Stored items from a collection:
>>>

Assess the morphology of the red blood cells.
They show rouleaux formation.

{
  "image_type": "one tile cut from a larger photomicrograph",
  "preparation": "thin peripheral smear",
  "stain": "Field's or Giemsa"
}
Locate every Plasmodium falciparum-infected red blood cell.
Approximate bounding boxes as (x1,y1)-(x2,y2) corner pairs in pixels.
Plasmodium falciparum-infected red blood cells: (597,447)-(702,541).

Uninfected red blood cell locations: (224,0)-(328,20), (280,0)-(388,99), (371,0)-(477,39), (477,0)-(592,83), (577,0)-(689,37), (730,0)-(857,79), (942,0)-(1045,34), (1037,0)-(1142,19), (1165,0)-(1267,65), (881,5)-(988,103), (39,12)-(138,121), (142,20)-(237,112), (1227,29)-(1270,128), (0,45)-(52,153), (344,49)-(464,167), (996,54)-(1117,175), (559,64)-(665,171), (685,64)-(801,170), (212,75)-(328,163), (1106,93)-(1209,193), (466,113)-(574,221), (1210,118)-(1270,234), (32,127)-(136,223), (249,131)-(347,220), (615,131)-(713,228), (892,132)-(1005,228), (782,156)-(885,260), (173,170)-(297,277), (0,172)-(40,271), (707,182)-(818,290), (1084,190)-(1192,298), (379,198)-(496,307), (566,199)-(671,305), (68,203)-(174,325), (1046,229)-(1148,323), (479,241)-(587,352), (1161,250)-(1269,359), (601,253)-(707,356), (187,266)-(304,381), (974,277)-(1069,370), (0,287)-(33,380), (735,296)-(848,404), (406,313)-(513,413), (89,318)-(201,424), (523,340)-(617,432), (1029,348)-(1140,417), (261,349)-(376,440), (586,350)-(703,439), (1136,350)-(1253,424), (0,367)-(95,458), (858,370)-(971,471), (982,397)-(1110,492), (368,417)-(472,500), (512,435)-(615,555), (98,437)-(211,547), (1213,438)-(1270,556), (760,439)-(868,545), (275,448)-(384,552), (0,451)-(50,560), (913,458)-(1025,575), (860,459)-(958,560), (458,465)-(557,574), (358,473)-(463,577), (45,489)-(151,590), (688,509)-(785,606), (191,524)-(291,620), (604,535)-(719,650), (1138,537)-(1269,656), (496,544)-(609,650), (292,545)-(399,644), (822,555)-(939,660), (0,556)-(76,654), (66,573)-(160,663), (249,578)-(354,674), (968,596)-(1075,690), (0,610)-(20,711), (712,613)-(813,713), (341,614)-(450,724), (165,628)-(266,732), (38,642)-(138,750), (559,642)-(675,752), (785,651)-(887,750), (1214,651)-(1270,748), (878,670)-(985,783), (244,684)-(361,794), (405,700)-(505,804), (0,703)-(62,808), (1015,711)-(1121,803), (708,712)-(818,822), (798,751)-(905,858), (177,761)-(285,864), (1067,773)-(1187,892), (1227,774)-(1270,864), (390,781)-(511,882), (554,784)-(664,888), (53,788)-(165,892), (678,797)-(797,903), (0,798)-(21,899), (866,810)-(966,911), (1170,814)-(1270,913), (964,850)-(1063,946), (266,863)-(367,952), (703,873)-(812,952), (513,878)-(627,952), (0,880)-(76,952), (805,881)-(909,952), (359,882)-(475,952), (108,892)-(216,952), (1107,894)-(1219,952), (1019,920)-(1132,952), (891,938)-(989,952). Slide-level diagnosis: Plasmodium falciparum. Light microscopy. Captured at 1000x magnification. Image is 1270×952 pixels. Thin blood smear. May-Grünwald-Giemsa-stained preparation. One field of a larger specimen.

<<<

Goal of the exercise >>
Lines from the first one above through the line containing "blood cells: (597,447)-(702,541)." are to be retyped exactly, both included, and nothing more.

Answer to this problem >>
Assess the morphology of the red blood cells.
They show rouleaux formation.

{
  "image_type": "one tile cut from a larger photomicrograph",
  "preparation": "thin peripheral smear",
  "stain": "Field's or Giemsa"
}
Locate every Plasmodium falciparum-infected red blood cell.
Approximate bounding boxes as (x1,y1)-(x2,y2) corner pairs in pixels.
Plasmodium falciparum-infected red blood cells: (597,447)-(702,541).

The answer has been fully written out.